The last solution is ideal from an engineering perspective. You have a class that simply runs the job once and exits - this can be used in other contexts whenever you want to run the job, and composes very well. You have an executor service whose job is the scheduling of arbitrary tasks - again, you can pass different types of Runnable
or Callable
to this in future, and it will do the scheduling bit just as well. And possibly the best part of all, is that you don't have to write any of the scheduling stuff yourself, but can use a class in the standard library which specifically does this all for you (and hence is likely to have the majority of bugs already ironed out, unlike home-grown concurrency code).
Upvotes: 7
Reputation: 4693
You could try ScheduledExecutorService
(Javadoc).
And us it's scheduleAtFixedRate
, which:
Creates and executes a periodic action that becomes enabled first after the given initial delay, and subsequently with the given period; that is executions will commence after initialDelay then initialDelay+period, then initialDelay + 2 * period, and so on.
Upvotes: 0
Reputation: 3986
You need to put the sleep in an infinite loop (or withing some condition specifying uptill when you want to sleep). As of now the sleep method is invoked at the end of the run method and behavior you observe is correct. The following demo code will print "Sleep" on the console after sleeping for a second. Hope it helps.
import java.util.concurrent.TimeUnit;
public class Test implements Runnable {
/**
* @param args
*/
public static void main(String[] args) {
Test t = new Test();
Thread thread = new Thread(t);
thread.start();
}
public void run() {
try {
// logger.info("Looking for new tasks to fetch... ");
// definitions ..
// for(Task t: tasks)
// {
// logger.info(" Task " + t.getId() + " is being fetched ");
// // processing ... fetching task info from db using some methods
// }
while (true) { // your condition here
TimeUnit.SECONDS.sleep(1);
System.out.println("Sleep");
}
// t.start();
} catch (Exception e) {
// logger.info("FetcherThread interrupted: "+e.getMessage());
}
}
}
Upvotes: 0
Reputation: 200296
Task scheduling has first-class support in Java, don't reinvent it. In fact, there are two implementations: Timer
(old-school) and ScheduledExecutorService
(new). Read up on them and design your app aroud them.
Upvotes: 1
Reputation: 13713
public void run()
{
while (keepRunning) {
try
{
logger.info("Looking for new tasks to fetch... ");
// definitions ..
for(Task t: tasks)
{
logger.info(" Task " + t.getId() + " is being fetched ");
// processing ... fetching task info from db using some methods
t.start();
}
Thread.sleep(FREQUENCY);
} catch (Exception e) {
keepRunning = false;
logger.info("FetcherThread interrupted: "+e.getMessage());
}
}
}
Add a member call keepRunning to your main thread and implement an accessor method for setting it to false (from wherever you need to stop the thread from executing the tasks)
Upvotes: 0
Reputation: 10636
Put the thread in a loop as others have mentioned here.

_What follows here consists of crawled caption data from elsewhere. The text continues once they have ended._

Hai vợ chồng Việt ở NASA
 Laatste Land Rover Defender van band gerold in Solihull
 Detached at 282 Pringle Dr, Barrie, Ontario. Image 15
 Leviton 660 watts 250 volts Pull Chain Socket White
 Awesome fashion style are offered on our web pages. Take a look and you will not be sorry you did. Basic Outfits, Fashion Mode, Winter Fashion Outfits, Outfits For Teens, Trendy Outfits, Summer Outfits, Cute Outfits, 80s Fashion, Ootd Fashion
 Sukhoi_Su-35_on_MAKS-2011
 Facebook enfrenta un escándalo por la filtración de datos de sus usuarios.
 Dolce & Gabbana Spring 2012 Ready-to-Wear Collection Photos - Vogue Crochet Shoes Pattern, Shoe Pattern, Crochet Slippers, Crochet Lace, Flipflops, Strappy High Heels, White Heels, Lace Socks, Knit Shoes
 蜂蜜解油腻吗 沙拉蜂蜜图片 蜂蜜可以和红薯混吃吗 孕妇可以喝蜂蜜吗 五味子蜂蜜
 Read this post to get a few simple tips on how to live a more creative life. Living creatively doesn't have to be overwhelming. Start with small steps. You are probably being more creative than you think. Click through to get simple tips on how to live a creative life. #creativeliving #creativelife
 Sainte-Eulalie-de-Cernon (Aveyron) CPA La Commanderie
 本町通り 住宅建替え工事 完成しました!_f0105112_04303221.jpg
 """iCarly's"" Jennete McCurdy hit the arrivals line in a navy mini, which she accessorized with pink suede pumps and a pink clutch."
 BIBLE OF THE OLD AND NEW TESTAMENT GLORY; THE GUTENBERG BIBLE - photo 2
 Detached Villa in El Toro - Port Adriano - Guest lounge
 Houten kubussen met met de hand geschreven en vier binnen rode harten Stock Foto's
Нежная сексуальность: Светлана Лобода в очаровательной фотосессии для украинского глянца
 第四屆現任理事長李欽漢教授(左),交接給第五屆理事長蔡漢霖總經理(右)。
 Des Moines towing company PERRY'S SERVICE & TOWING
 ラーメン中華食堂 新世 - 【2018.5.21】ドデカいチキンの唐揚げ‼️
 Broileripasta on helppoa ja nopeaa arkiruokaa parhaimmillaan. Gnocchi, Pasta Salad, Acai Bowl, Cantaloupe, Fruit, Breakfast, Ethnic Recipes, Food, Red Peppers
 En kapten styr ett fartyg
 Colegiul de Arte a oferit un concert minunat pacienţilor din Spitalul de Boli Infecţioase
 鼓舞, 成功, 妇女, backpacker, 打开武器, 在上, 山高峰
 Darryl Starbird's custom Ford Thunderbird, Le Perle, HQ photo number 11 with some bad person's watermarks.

I would like to add that calling Thread.start more than once is illegal and that is why you get an exception.
If you would like to spawn multiple thread create one Thread object per thread you want to start.
See http://docs.oracle.com/javase/6/docs/api/java/lang/Thread.html#start()
Upvotes: 0
Reputation: 8411
You can put the code inside a loop.( May be while)
while(condition) // you can make it while(true) if you want it to run infinitely.
{
for(Task t: tasks)
{
logger.info(" Task " + t.getId() + " is being fetched ");
// processing ... fetching task info from db using some methods
}
Thread.sleep(FREQUENCY);
}
Whats happening in your case its running the Task loop then sleeping for some time and exiting the thread.
Upvotes: 0
Reputation: 22080
You need some kind of loop to repeat your workflow. How shall the control flow get back to the fetching part?